The four white nations in Bahardar kept very largely apart. The Russians and Yugoslays went out fishing together and the Peace Corps man said that the Germans were 'nice.' But the Russians have been having trouble with the Germans. They invited them to a film show and it was a war film, very anti-German, so the Germans walked out.' The German Dr Schaeuffele told the story the other way round: 'The Russians used to come up here very often. Not socially, but to bring their families to the hospital. Then they stopped coming. They took the hard line. I'm sure this was politicial. They are very nice people but rather suspicious.'
One evening in Christmas week I asked some of the Russians to the little hotel for a drink where, as it happened, one of the US airmen had brought a bottle of vodka to celebrate his wedding anniversary. The party went well, especially when an Ethiopian noticed the 'Made in USA' sign on the bottle, jeered, `They have stolen your vodka' to the two Russians, then went on to denounce both the USSR and the USA for having renounced Christianity. 'Let us drink to peace', the Russians replied, which we did, at which point a party of Swedish missionaries who had arrived that day by coach started to sing 'Silent Night' and other carols outside, which for some reason depressed the party. 'Let us drink to the exploration of space!' the Russians suggested, then once more 'Let us drink to peace'.

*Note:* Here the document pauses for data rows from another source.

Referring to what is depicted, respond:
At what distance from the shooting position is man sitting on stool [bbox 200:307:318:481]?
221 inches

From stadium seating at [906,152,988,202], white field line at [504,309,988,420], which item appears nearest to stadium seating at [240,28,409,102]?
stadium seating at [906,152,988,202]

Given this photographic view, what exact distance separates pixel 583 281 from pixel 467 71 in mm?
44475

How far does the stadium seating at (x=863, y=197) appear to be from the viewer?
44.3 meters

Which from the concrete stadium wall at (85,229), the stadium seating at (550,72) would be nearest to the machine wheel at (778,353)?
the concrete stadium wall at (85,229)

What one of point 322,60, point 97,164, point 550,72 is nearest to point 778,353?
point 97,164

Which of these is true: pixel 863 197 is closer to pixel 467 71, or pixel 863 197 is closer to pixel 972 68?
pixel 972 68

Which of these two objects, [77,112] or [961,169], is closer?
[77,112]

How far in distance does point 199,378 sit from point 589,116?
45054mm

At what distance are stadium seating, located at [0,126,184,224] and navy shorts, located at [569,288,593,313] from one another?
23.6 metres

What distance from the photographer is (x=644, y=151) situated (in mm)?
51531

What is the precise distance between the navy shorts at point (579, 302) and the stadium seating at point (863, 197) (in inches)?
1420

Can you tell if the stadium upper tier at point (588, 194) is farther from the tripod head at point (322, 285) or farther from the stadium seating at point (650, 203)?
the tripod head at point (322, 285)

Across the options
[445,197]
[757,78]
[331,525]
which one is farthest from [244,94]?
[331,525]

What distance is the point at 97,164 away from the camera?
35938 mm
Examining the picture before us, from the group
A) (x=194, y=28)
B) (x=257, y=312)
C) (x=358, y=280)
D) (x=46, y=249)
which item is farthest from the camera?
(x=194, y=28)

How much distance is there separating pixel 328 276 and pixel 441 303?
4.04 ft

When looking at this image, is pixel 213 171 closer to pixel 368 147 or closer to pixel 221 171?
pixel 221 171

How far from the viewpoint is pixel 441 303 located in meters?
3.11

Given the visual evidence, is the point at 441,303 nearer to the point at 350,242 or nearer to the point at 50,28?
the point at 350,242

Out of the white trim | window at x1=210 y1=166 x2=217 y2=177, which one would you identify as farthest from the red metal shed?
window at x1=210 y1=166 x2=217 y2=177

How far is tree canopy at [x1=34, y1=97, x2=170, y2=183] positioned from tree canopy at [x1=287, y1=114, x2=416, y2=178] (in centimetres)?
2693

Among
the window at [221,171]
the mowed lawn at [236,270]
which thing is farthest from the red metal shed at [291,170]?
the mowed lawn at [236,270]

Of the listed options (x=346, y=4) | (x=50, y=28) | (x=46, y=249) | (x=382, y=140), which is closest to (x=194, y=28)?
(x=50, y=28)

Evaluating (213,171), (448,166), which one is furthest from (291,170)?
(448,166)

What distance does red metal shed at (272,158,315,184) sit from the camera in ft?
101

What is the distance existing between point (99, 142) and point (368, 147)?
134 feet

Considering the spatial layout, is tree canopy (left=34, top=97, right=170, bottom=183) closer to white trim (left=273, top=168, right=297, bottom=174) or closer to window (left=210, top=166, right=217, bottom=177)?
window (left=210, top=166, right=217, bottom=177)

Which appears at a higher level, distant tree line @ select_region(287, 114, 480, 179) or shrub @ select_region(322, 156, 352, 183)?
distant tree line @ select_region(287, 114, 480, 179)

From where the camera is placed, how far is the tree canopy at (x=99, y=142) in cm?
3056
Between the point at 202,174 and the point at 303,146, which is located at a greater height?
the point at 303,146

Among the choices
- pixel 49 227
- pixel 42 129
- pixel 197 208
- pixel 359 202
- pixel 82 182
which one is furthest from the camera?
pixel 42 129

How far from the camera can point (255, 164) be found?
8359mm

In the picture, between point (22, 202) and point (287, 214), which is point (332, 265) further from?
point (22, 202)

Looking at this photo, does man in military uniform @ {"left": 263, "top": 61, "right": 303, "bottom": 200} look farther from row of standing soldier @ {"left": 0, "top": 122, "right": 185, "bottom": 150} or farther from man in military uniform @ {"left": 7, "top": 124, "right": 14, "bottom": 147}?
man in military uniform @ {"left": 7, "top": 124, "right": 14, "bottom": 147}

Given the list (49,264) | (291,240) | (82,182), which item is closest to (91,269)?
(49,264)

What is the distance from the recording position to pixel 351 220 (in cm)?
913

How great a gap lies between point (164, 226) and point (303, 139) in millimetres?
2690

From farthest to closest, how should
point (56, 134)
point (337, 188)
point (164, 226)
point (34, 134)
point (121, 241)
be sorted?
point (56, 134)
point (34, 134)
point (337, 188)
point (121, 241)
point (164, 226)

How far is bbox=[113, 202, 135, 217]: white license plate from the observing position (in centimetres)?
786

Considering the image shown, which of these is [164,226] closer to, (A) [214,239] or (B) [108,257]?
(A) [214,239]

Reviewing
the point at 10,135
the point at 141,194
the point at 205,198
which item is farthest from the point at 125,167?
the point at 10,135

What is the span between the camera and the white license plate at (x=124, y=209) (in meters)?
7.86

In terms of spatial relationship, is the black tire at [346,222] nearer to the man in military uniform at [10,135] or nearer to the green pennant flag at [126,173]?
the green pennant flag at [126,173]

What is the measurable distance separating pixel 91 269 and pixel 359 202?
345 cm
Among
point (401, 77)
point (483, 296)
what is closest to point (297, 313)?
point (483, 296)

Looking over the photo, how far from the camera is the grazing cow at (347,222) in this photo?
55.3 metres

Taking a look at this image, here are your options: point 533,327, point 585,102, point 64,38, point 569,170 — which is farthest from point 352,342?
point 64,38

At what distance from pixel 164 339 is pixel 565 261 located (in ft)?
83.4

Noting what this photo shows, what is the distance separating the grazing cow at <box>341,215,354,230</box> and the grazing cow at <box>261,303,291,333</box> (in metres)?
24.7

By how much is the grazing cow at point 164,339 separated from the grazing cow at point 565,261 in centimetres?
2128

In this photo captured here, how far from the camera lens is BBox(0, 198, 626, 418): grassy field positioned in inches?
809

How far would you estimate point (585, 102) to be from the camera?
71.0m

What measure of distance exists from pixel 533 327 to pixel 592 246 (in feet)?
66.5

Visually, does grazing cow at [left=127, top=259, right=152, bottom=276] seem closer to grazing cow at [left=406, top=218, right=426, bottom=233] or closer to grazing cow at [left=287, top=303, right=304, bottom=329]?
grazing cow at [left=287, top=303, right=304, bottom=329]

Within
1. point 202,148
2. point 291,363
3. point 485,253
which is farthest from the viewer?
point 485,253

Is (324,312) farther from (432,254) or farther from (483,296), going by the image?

Outside in the fresh air, a dove chanted its warning `woop-woop-woop', a small animal screamed, the fireflies danced and the waves lapped on the shore of Lake Tana. Bahardar this Christmas may still enjoy the beauties of nature but there is no peace there since Haile Selassie was murdered and yet another African country was caught up in the vicarious war between the United States and Russia.